* _Dataset_:
--- begin ---

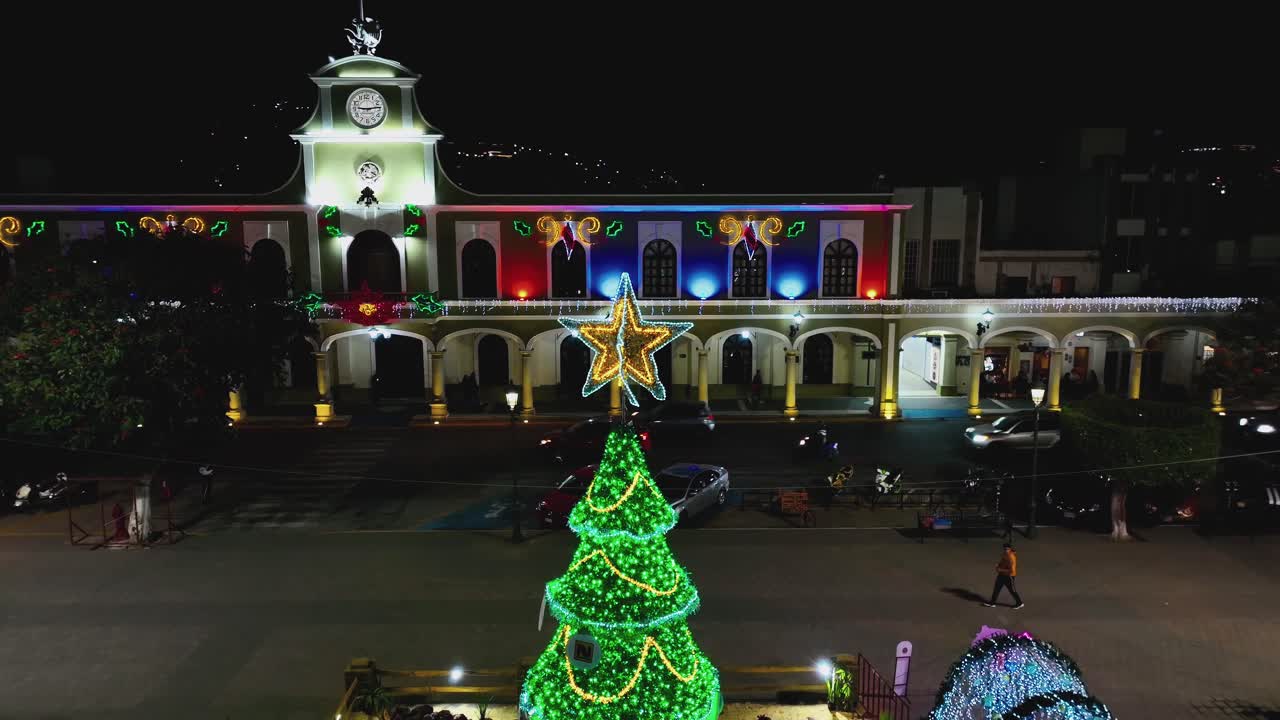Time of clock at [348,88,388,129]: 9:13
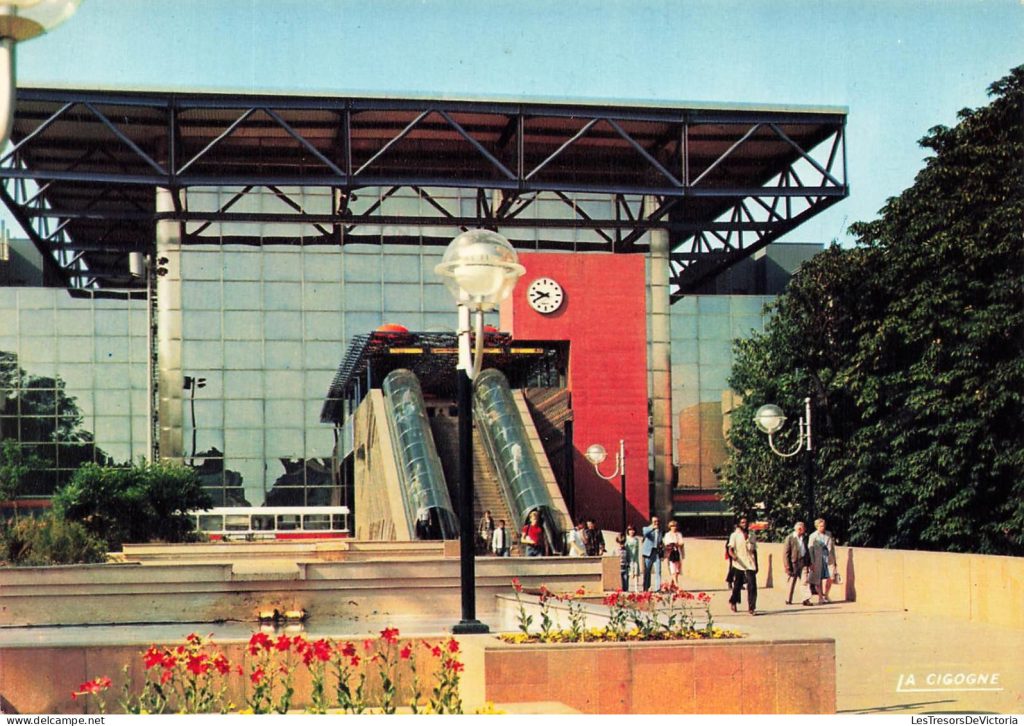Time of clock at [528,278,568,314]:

--- end ---
--- begin ---

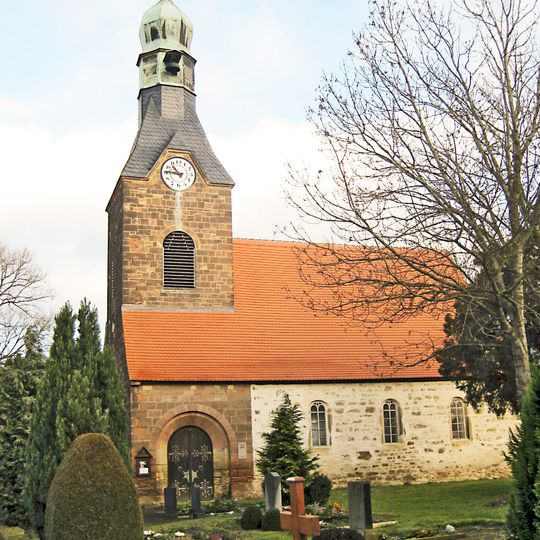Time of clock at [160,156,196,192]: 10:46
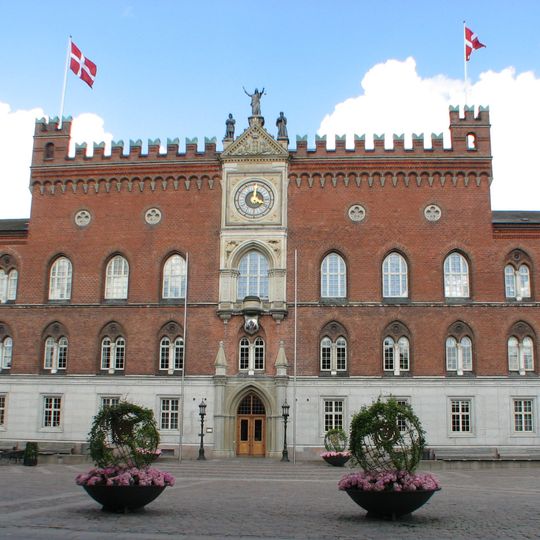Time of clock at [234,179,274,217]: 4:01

--- end ---
--- begin ---

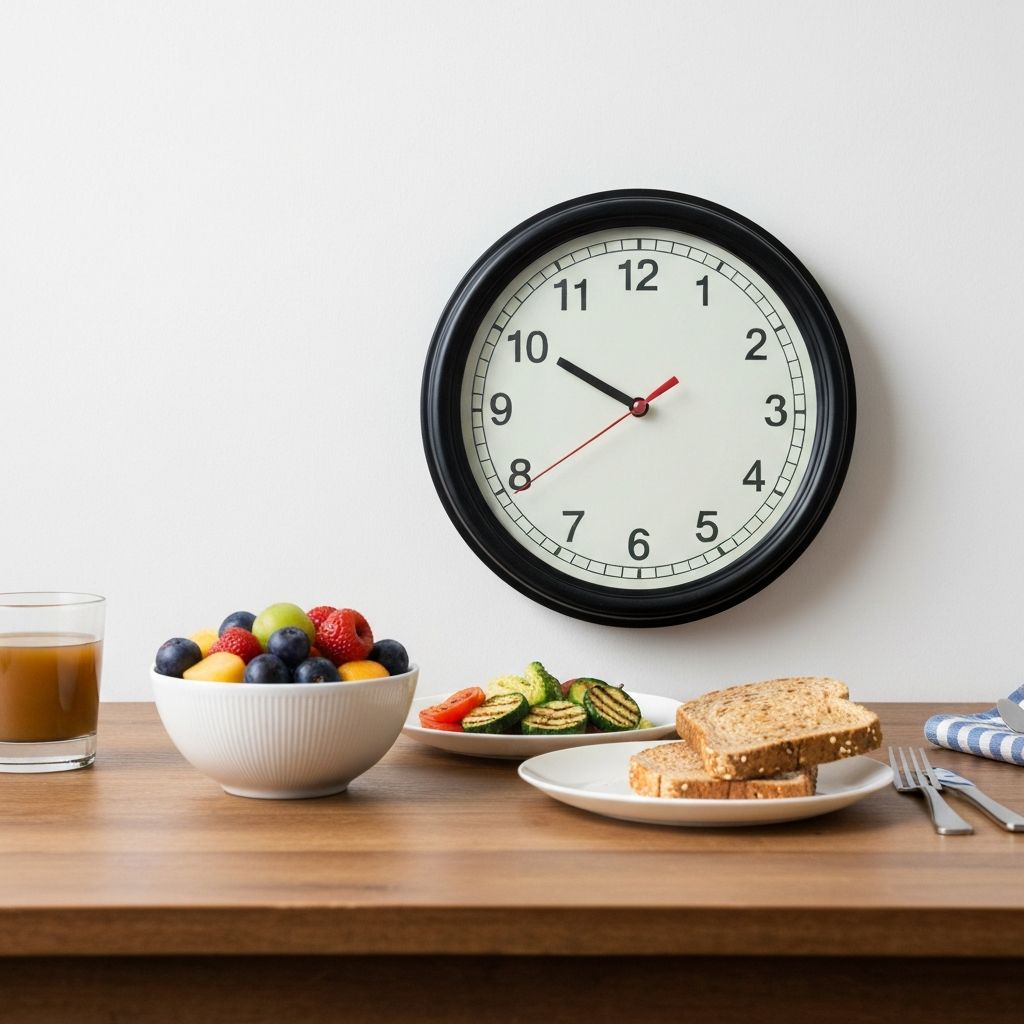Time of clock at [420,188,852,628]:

--- end ---

* _Stated goal_: Render everything from the line that contains "Time of clock at [160,156,196,192]: 10:46" down to the line that contains "Time of clock at [234,179,274,217]: 4:01", both included, as a numbered list with blank lines omitted. Leave the pictures out of your answer.

* _Written reply_:
1. Time of clock at [160,156,196,192]: 10:46
2. Time of clock at [234,179,274,217]: 4:01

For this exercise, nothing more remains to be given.